Bir ramazan günü...

04/11/2022 Cuma Köşe yazarı A.U

Abdülkâdir-i Geylânî hazretlerini, bir ramazanda, yetmiş kişi iftâra çağırdı.

Hem de aynı günde.

Ve birbirlerinden habersiz.

Büyük velî, her birine;

“Peki, inşallah gelirim” dedi.

Hepsinin dâvetine gitti.

Ve kalplerini hoş etti.

Ertesi gün hâdise meydana çıktı.

Şöyle ki, o yetmiş kişinin herbiri;

"Hocamız dün iftârı bizim evde yaptı" diyorlardı.

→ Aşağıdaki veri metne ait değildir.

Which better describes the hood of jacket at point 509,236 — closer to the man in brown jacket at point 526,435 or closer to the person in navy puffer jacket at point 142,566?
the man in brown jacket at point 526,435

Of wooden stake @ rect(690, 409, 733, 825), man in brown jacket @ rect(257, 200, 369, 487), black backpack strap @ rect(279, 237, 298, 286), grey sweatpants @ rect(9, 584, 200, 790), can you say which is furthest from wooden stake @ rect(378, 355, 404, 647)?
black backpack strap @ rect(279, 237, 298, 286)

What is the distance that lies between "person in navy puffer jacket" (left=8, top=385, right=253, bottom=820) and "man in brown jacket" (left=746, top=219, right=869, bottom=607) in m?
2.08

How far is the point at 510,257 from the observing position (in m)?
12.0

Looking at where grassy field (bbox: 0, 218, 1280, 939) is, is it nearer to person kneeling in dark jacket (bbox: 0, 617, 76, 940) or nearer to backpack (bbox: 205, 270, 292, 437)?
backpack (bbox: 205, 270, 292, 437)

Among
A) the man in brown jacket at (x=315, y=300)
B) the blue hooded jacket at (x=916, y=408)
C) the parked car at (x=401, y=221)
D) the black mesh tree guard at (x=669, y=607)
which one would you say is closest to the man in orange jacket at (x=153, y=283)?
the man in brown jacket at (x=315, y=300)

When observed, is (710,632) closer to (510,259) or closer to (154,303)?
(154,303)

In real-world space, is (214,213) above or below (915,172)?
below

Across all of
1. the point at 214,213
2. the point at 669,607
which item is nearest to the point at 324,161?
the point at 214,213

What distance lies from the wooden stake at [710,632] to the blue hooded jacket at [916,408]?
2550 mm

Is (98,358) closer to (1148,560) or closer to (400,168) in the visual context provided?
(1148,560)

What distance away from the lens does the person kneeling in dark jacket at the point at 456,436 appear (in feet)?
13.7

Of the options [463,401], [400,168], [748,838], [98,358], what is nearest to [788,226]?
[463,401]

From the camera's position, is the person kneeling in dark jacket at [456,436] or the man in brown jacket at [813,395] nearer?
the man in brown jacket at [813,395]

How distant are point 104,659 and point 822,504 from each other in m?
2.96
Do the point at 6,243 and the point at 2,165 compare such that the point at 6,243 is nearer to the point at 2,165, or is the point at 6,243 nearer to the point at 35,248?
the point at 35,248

Bunlardan ikisi karşılaştılar.

Bir tânesi çok sevinçliydi.

Öbür kimseye;

“Biliyor musun, Geylânî hazretleri dün iftârda bize teşrîf etti” diyerek sevincini bildirdi.

Öbürü şaşırdı:

Ve dedi ki:

“Nasıl olur, dün iftârda bizdeydi.”

“Hayır, bizdeydi.”

Velhâsıl akıl erdiremediler bu işe.

En nihâyet hizmetçisine gittiler.

Ve sordular ki:

“Hocamız, dün iftârı nerede yaptı?”

Hizmetçi

“Burada yaptı” dedi.

“Bir yere gitmedi mi?”

“Hayır, burada birlikte iftâr ettik.”

● ● ●

Bu büyük velîye bâzı gençler;

“Efendim, Ehl-i sünnet bir Müslüman, Cehenneme girecek mi?” diye sordular.

Cevâbında;

“Eğer günahları çok ve bunlar tövbe ve istiğfâr ile veyâ şefaat ile affolunmadı ise, bu günahları kadar Cehennemde yanması câizdir” buyurdu.